Insight Beyond Numbers: The Growing Significance of Visualizing Biological Data

Data Visualization is Essential to R&D

When the journal Frontiers in Bioinformatics announced a new publication venue dedicated to data visualization two years ago, it took a clear stance: Data visualization is not about aesthetics. It should not be viewed as optional.[1] Rather, visualization is an essential aspect of research that is necessary for data interpretation and collaborative innovation. Specialty Chief Editor for Data Visualization, Sean O’Donoghue, wrote:

“Increasingly, the life sciences rely on data science, an emerging discipline in which visualization plays a critical role. Visualization is particularly important with challenging data from cutting-edge experimental techniques, such as 3D genomics, spatial transcriptomics, 3D proteomics, epiproteomics, high-throughput imaging, and metagenomics. Data visualization also plays an increasing role in how research is communicated. Some scientists still think of data visualization as optional; however, as more realize it is an essential tool for revealing insights buried in complex data, bioinformatics visualization is emerging as a subdiscipline.”[1]

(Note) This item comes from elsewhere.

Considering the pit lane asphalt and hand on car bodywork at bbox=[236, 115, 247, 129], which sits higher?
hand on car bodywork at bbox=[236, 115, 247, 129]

Let’s take a closer look at why visualizing biological data is so important to R&D.

Interpretation: Data visualizations help us understand complex information

In life science R&D, we are dealing with massive volumes of diverse data types. The data are noisy, complex, and interconnected. Analysis methods are intricate and recursive. And while what data we have is clearly important, how those data are presented can have a profound impact. It is next-to-impossible to rely on tables alone. Visualizations, on the other hand, can help us more easily understand complex data. Why? Quite simply, our brains are wired this way.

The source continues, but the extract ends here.